- [Source document]
□ □ □ □ □
Monday, December 28, 2015

First day back

First day back

Today was our first day back in America. While we awoke much earlier than we wanted, the weather is mild and the kids are great and the grandkids are great and I got to see my best bud for lunch and things don't get much better than this! It is an unbelievable 61 degrees in PA on the 22nd of December. I will take it! Ribs and shrimp for lunch, homemade tacos for dinner, craft beers, lots of PTA!!

Now enjoying it all without guilt or feeling like I should be working ... now that is the tricky part. But protecting the asset (PTA) is far more important than working 24/7 and far far more productive and most importantly, builds longevity like nothing else possibly can. 

Monday, December 07, 2015

There is a difference

There is a difference

There are some lessons that I learn more slowly than other lessons. I seem to learn lessons of leadership and development very quickly and I can incorporate those principles into my life in a surprisingly short amount of time, and suddenly, they are my new habits! I honestly think this is one of the advantages of growing older and wiser is more mental agility and flexibility. I know I know that this is a razor , where there is a fine balance where this mature agility and flexibility wars on the blade edge of mental decline. But that is a topic for another day.

So while I find my mind and heart more agile and flexible than ever, my body is not following that same curve. We are moving once again (the changing address and location variety), something we have done over and over again in our 30 years of marriage. Now I workout every single day for the most part. But there is a great deal of difference between my workout, with cardio and controlled lifting of weights, and picking up furniture, heavy boxes, and carrying them up and down stairs! Just like there is a great deal of difference between my mental and emotional versatility and my physical limitations and boundaries that I have tried to cross in these last eight days.
□ □ □ □ □
- [Excerpted records]
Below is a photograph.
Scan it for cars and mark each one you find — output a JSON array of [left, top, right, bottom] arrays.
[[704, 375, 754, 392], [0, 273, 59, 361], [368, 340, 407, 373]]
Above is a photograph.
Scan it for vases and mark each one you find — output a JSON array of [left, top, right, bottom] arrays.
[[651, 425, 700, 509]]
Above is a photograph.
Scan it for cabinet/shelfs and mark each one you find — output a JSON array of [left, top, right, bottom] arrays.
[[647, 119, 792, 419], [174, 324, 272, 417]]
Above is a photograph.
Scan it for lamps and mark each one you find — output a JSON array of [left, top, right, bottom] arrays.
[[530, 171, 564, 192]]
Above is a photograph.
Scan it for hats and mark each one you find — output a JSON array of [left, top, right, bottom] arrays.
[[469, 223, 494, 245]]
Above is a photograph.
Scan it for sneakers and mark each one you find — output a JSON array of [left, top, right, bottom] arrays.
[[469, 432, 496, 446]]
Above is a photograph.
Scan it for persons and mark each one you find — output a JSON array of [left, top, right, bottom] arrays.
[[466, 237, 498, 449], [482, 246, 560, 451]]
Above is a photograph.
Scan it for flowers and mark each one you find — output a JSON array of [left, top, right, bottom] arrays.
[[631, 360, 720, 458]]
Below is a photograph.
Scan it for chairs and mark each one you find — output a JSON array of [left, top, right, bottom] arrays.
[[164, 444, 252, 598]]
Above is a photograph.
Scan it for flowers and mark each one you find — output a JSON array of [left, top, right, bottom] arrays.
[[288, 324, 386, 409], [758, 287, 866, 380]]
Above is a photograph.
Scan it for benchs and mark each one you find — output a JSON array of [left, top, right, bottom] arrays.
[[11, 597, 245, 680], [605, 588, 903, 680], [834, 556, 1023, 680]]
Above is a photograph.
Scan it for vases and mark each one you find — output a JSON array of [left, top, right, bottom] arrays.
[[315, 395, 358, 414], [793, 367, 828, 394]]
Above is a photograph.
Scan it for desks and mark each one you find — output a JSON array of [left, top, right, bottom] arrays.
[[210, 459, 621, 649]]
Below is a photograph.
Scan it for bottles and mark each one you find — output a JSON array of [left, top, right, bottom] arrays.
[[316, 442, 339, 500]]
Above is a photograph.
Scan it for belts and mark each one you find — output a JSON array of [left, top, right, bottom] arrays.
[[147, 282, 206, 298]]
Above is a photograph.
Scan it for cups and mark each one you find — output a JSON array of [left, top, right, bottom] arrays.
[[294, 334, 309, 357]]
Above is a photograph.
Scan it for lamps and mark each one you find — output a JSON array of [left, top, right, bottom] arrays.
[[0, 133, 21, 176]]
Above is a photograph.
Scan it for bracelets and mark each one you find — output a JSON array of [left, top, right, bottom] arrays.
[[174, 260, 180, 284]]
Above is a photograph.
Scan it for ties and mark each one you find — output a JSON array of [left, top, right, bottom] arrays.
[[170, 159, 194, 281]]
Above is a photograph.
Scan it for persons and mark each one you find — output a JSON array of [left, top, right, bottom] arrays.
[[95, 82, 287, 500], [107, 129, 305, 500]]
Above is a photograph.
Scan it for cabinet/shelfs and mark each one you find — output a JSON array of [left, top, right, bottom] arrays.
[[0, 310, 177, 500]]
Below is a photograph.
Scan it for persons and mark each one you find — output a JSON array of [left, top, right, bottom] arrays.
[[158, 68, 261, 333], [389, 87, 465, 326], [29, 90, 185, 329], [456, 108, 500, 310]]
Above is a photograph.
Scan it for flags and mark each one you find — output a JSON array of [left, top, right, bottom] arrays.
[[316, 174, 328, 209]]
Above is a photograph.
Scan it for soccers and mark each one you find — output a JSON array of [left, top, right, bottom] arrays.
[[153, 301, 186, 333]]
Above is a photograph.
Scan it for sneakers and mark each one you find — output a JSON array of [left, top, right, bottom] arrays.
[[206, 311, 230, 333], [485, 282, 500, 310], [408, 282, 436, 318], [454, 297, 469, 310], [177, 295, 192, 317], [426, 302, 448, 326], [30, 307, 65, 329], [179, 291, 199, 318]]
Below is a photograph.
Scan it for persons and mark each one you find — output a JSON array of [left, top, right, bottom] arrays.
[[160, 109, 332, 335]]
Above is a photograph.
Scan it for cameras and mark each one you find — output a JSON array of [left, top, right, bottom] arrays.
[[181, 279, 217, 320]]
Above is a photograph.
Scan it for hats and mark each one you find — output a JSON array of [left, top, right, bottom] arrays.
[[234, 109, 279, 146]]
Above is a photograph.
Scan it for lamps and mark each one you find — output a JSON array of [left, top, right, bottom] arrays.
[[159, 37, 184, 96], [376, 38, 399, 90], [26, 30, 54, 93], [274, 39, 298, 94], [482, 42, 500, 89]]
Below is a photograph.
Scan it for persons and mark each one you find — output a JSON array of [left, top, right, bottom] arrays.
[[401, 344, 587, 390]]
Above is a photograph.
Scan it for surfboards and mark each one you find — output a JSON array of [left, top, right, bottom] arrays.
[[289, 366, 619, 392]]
□ □ □ □ □
- [Tasks and exercises]
(a) Reproduce the blog text from "Today was our" to "else possibly can.".
(b) In the blog posts, rewrite the paragraph beginning "So while I find my mind and heart" as a shorter version that keeps its main facts.

- [Results of the exercise]
(a)
Today was our first day back in America. While we awoke much earlier than we wanted, the weather is mild and the kids are great and the grandkids are great and I got to see my best bud for lunch and things don't get much better than this! It is an unbelievable 61 degrees in PA on the 22nd of December. I will take it! Ribs and shrimp for lunch, homemade tacos for dinner, craft beers, lots of PTA!!

Now enjoying it all without guilt or feeling like I should be working ... now that is the tricky part. But protecting the asset (PTA) is far more important than working 24/7 and far far more productive and most importantly, builds longevity like nothing else possibly can.

(b) The writer's mind and heart are more agile and flexible than ever, but the body is not keeping pace. The writer is moving again, as has happened many times in 30 years of marriage. Although the writer works out nearly every day with cardio and controlled weightlifting, that is very different from carrying furniture and heavy boxes up and down stairs. Over the last eight days, the writer has pushed against physical limits that don't match that mental and emotional versatility.